+++ Provided passage
Understanding the importance of education to engineering and technology jobs, Compton began to research the different approaches to studying in the United States, India and China. What he found was that American high school students spent far less time on academics than their counterparts. A longer school year, Saturday classes and many hours spent studying outside the classroom provide advantages for China and India.

The film notes that of the 2,103,840 minutes in four years (including a leap year), Chinese students spend 583,200 minutes on school work, compared to 422,400 minutes for Indian students and just 302,400 for students in the United States.

When we screened the film in India, their first question was "do the Chinese students really study that much more than we do?" Compton says. "They view each other as competitors. They don't even view Americans as competitors. They see America as rich customers."

In addition to the amount of time spent on studying, Compton also found an intensity and dedication among Indian and Chinese students to excel at academics. With each country having a population of more than 1 billion and a world of new economic opportunities, Compton says students and their families view education as the best way to succeed and he expects it will pay large dividends as the developing economies create entrepreneurs.
++++++
+++ Data excerpts
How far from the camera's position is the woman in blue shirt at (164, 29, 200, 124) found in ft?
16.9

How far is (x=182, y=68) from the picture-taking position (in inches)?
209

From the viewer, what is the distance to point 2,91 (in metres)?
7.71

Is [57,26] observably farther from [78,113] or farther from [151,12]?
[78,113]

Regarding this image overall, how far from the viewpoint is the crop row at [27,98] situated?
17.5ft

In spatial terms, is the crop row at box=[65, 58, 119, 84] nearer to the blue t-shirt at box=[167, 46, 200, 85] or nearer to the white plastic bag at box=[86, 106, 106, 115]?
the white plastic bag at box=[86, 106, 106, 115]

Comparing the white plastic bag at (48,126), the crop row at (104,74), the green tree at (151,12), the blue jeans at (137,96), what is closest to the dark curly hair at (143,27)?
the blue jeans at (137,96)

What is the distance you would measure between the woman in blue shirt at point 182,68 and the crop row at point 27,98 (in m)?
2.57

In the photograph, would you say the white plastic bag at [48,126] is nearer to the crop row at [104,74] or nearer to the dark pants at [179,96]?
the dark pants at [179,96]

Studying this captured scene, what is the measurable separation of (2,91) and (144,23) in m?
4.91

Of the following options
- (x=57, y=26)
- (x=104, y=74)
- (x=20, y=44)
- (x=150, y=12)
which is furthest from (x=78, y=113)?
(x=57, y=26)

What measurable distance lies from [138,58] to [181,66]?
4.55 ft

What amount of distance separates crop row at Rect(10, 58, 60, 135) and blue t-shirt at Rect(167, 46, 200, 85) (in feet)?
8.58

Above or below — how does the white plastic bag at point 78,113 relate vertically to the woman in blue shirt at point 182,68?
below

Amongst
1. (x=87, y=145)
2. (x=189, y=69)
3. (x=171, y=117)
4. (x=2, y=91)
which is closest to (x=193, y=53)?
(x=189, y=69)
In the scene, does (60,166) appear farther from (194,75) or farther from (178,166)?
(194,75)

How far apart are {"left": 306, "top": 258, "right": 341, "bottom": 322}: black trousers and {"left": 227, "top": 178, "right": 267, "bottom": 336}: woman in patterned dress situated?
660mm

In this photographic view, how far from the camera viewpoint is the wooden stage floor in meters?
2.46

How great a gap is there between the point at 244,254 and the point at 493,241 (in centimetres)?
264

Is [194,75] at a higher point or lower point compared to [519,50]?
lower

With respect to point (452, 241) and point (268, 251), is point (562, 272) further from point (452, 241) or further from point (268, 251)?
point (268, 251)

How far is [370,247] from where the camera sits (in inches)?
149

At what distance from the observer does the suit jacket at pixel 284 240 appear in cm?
++++++
_What the exercise asks_
Render this sentence from the passage on student study time in Spanish: "In addition to the amount of time spent on studying, Compton also found an intensity and dedication among Indian and Chinese students to excel at academics." The entries have no connection to the passage on student study time.

_Answer_
Además de la cantidad de tiempo dedicada al estudio, Compton también encontró entre los estudiantes indios y chinos una intensidad y una dedicación por sobresalir en lo académico.